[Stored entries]
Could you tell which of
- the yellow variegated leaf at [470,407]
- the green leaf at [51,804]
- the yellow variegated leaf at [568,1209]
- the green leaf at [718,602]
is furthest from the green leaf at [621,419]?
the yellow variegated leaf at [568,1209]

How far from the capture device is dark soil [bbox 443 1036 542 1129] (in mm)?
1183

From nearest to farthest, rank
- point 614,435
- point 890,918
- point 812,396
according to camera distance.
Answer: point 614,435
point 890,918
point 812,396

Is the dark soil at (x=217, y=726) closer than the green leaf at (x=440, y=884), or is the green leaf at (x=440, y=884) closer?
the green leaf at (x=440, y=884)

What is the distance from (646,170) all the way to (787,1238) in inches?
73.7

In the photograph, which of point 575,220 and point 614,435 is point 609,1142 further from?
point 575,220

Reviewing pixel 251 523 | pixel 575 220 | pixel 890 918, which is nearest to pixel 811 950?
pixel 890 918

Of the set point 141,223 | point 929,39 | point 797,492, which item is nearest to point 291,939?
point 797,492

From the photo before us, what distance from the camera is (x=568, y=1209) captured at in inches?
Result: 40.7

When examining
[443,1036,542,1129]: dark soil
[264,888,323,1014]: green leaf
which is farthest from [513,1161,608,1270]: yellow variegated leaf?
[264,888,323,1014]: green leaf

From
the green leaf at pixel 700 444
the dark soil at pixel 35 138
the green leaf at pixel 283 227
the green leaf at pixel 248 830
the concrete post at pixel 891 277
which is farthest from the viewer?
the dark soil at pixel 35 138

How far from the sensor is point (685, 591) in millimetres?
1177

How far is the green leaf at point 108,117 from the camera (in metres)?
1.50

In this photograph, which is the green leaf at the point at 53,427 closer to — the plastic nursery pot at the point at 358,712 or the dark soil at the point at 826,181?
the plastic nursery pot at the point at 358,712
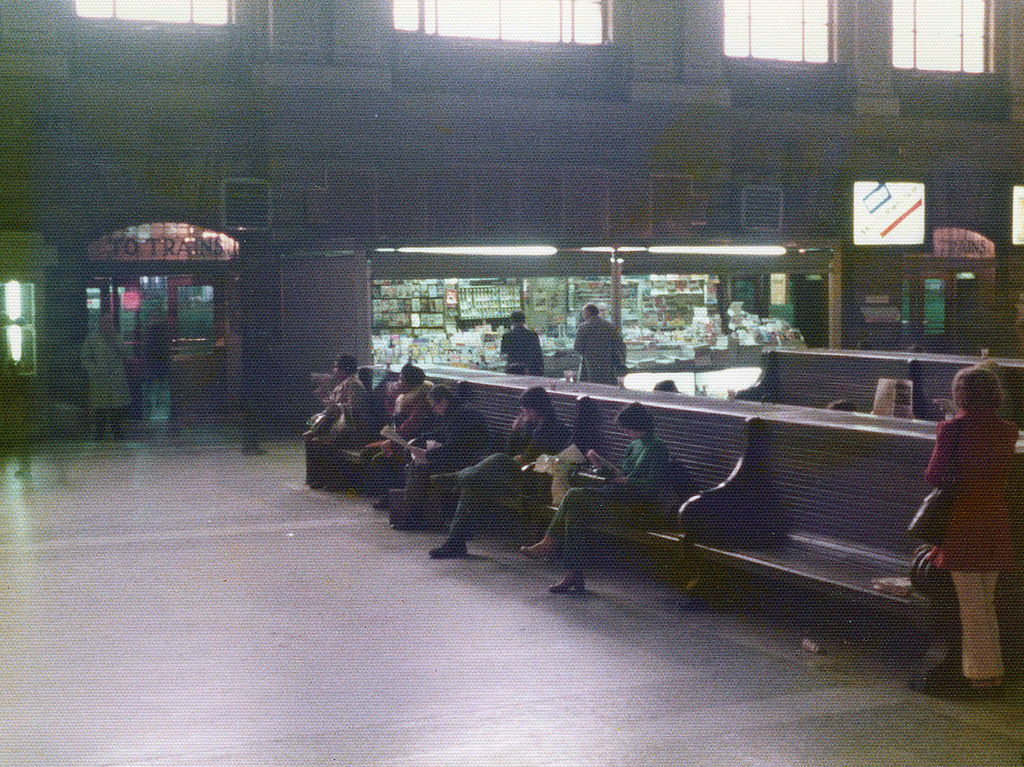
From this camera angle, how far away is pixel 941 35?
79.6 ft

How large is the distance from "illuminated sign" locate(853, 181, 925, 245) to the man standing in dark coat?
7.79 metres

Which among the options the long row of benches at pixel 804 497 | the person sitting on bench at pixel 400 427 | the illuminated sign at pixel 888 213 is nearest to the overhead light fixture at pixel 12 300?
the person sitting on bench at pixel 400 427

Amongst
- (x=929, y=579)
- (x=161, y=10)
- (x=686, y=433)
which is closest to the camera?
(x=929, y=579)

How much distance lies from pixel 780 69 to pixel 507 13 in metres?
5.42

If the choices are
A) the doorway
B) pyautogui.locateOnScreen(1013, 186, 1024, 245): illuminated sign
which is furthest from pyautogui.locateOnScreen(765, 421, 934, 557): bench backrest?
pyautogui.locateOnScreen(1013, 186, 1024, 245): illuminated sign

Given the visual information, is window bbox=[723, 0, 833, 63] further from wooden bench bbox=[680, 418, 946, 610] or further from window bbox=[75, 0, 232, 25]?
wooden bench bbox=[680, 418, 946, 610]

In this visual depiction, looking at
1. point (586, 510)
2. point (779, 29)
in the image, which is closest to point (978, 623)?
point (586, 510)

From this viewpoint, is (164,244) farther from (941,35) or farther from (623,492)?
(941,35)

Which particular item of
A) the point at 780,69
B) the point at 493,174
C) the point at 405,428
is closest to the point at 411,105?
the point at 493,174

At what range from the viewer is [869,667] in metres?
6.52

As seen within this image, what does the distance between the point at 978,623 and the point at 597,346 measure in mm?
10907

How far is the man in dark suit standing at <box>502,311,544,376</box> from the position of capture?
1734cm

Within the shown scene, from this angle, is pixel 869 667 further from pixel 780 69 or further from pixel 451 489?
pixel 780 69

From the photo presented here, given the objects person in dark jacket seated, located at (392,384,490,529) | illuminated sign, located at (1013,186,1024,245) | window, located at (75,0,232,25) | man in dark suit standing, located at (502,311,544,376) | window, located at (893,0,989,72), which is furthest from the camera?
illuminated sign, located at (1013,186,1024,245)
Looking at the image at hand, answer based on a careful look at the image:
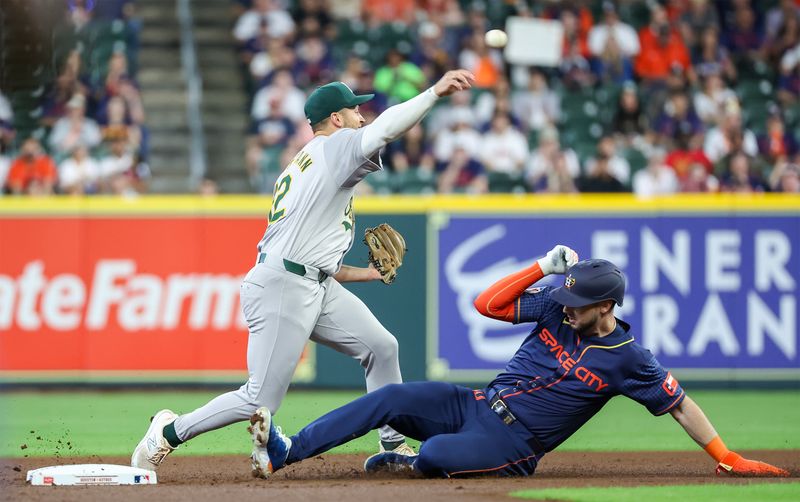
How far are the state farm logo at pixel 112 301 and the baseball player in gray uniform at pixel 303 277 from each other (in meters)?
5.72

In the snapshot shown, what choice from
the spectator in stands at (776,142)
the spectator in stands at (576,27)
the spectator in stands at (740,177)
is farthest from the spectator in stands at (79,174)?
the spectator in stands at (776,142)

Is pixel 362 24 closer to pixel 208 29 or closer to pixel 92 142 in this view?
pixel 208 29

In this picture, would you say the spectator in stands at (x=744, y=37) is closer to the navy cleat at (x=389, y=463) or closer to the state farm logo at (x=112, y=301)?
the state farm logo at (x=112, y=301)

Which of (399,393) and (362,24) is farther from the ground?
(362,24)

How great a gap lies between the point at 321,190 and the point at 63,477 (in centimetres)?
194

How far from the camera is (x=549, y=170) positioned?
46.1 ft

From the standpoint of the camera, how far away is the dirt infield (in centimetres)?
596

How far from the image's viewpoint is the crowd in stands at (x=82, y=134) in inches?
528

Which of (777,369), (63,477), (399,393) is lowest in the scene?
(777,369)

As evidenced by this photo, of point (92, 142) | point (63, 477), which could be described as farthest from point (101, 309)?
point (63, 477)

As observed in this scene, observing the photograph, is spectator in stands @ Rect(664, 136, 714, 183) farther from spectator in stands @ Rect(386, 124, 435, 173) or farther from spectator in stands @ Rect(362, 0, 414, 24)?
spectator in stands @ Rect(362, 0, 414, 24)

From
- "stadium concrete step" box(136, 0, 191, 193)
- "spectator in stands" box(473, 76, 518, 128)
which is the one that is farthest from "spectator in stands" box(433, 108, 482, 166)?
"stadium concrete step" box(136, 0, 191, 193)

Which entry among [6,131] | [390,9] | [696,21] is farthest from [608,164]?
[6,131]

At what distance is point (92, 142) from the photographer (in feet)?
46.7
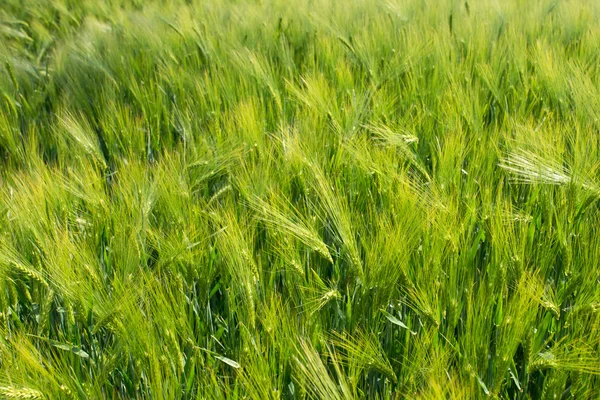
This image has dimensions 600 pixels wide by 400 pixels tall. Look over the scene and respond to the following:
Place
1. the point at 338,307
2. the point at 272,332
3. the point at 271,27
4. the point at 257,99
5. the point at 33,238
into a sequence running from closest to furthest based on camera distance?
the point at 272,332 → the point at 338,307 → the point at 33,238 → the point at 257,99 → the point at 271,27

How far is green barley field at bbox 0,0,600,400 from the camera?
36.5 inches

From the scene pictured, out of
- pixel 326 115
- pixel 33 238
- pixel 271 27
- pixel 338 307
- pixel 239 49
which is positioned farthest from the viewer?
pixel 271 27

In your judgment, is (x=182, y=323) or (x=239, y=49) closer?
(x=182, y=323)

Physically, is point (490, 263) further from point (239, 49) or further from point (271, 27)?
point (271, 27)

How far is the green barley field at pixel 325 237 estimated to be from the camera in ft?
3.04

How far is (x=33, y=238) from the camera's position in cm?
119

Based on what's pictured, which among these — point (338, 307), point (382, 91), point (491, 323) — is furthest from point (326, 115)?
point (491, 323)

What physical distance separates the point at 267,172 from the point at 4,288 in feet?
1.65

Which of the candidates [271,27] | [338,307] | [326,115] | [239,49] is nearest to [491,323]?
[338,307]

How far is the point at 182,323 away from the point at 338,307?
0.82 ft

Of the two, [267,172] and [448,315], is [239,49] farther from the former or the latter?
[448,315]

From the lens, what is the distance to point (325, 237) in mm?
1280

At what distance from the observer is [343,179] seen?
135 centimetres

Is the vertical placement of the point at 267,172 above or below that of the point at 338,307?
above
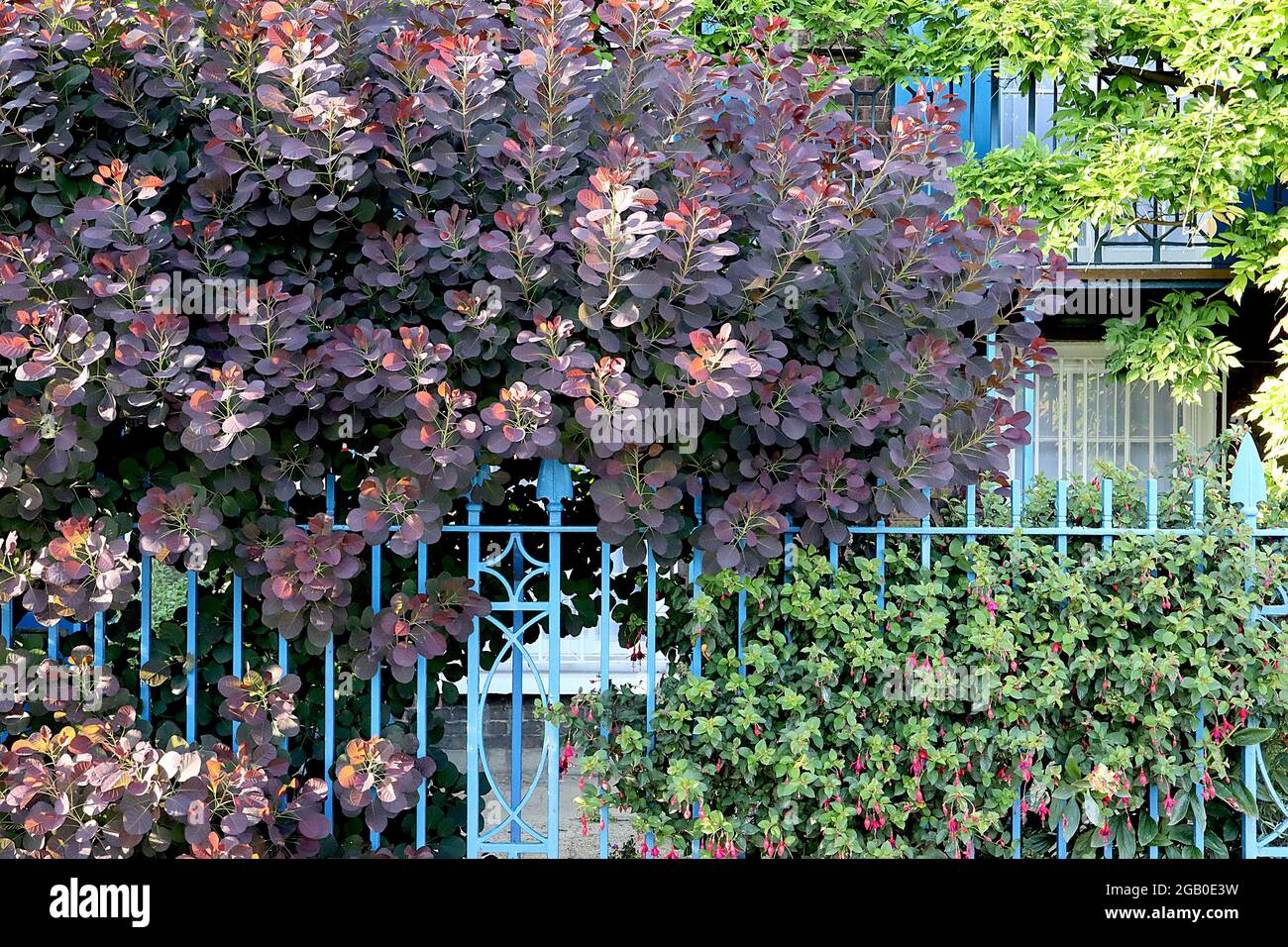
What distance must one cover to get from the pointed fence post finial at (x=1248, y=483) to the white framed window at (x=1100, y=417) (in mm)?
4453

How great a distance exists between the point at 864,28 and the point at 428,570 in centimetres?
448

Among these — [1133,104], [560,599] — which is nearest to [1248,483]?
[560,599]

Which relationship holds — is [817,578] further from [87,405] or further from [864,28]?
[864,28]

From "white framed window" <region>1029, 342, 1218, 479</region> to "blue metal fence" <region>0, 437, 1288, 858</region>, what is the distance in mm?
4607

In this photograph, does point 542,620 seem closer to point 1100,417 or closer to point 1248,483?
point 1248,483

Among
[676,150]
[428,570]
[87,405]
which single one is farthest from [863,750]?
[87,405]

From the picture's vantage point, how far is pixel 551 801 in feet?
9.11

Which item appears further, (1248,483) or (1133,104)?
(1133,104)

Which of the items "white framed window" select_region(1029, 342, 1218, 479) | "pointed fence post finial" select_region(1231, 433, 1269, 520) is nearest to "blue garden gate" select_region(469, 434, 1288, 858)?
"pointed fence post finial" select_region(1231, 433, 1269, 520)

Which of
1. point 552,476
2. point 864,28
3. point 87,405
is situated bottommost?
point 552,476

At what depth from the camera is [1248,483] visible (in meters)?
2.94

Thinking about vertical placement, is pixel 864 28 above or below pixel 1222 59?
above

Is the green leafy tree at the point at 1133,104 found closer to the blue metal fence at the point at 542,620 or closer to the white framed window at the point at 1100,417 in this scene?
the white framed window at the point at 1100,417

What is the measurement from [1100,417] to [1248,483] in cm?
475
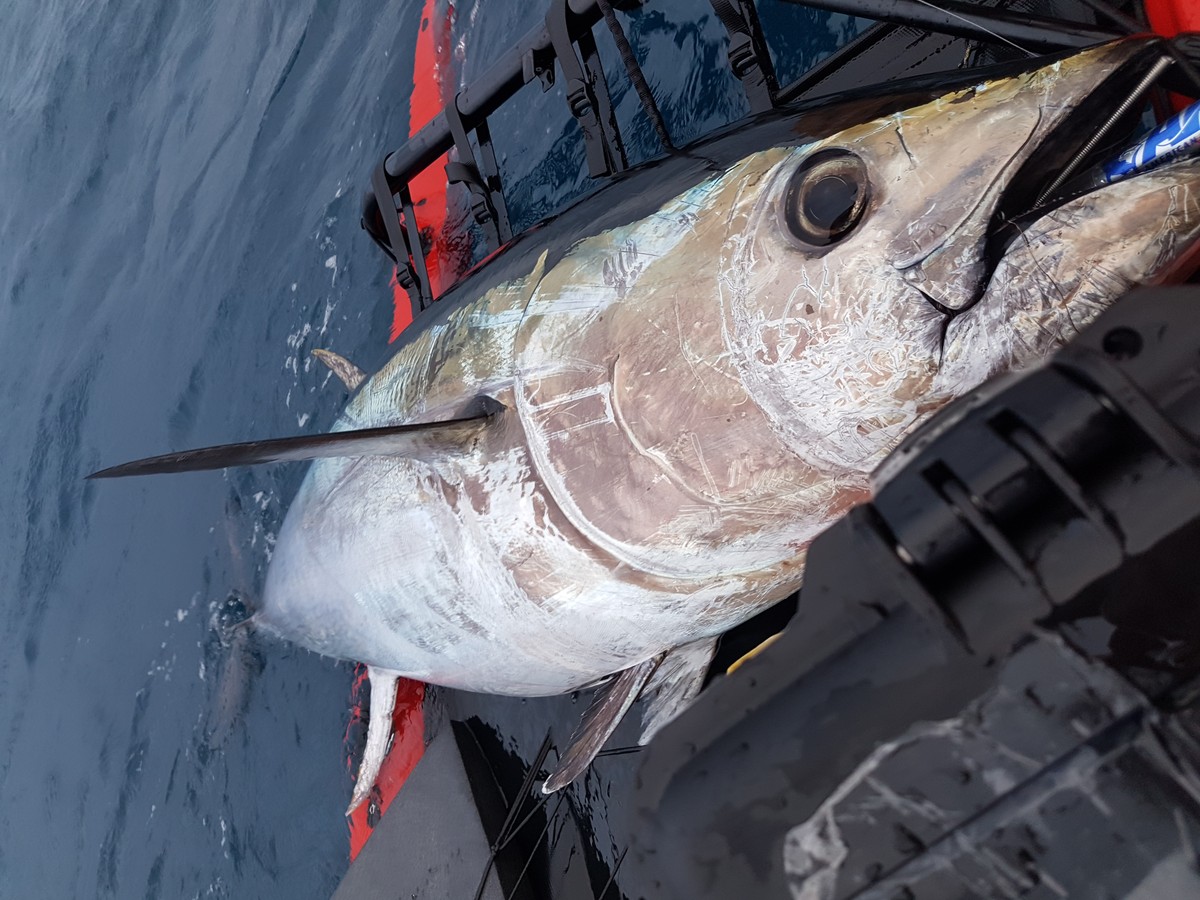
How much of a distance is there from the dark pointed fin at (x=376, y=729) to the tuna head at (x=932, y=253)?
1.93 meters

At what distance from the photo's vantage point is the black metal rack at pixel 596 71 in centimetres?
181

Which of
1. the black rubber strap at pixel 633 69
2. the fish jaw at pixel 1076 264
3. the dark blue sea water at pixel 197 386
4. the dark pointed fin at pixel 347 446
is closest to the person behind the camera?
the fish jaw at pixel 1076 264

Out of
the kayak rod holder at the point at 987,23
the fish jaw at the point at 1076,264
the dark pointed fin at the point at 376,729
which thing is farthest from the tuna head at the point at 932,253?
the dark pointed fin at the point at 376,729

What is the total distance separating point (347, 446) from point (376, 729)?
4.96ft

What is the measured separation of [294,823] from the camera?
3656mm

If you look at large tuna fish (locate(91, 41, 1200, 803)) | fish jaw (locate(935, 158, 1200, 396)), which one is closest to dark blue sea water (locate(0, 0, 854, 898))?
large tuna fish (locate(91, 41, 1200, 803))

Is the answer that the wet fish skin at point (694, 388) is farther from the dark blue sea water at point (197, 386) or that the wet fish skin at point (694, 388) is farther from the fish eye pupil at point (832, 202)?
the dark blue sea water at point (197, 386)

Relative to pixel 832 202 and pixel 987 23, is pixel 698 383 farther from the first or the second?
pixel 987 23

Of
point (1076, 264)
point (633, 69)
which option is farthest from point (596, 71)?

Your instructions
Give back, word for word, every line from the one holding "At what depth" through the last line of the listing. Pictures are excluded.

Result for this task
At what depth from the camera is [1248,483] visible (in meters)?
2.94

Thinking about vertical placement, is pixel 864 28 above or below pixel 1222 59?
above

Is the green leafy tree at the point at 1133,104 found closer to the blue metal fence at the point at 542,620 or closer to the white framed window at the point at 1100,417 in this scene?
the white framed window at the point at 1100,417

What is the measurement from [1100,417] to [1248,483] in cm?
475
How much of a distance is there from the dark pointed fin at (x=376, y=729) to the tuna head at (x=932, y=253)?
1.93 meters

At what distance from the photo's vantage point is the black metal rack at pixel 596 71 in centimetres?
181

Which of
1. the black rubber strap at pixel 633 69
2. the fish jaw at pixel 1076 264
3. the dark blue sea water at pixel 197 386
4. the dark pointed fin at pixel 347 446
is closest to the person behind the camera?
the fish jaw at pixel 1076 264

Out of
the kayak rod holder at the point at 987,23
the fish jaw at the point at 1076,264
the dark pointed fin at the point at 376,729
which thing is farthest from the tuna head at the point at 932,253?
the dark pointed fin at the point at 376,729

What is the total distance separating point (347, 446) from point (376, 729)?
4.96ft

What is the measured separation of [294,823] from the camera?
3656mm

If you look at large tuna fish (locate(91, 41, 1200, 803)) | fish jaw (locate(935, 158, 1200, 396)), which one is closest to dark blue sea water (locate(0, 0, 854, 898))?
large tuna fish (locate(91, 41, 1200, 803))

Is the answer that the wet fish skin at point (694, 388) is farther from the dark blue sea water at point (197, 386) or that the wet fish skin at point (694, 388) is farther from the fish eye pupil at point (832, 202)?
the dark blue sea water at point (197, 386)

Relative to pixel 832 202 and pixel 987 23, is pixel 698 383 farther from the first or the second?
pixel 987 23

Of
point (1076, 264)
point (633, 69)
which option is farthest from point (596, 71)?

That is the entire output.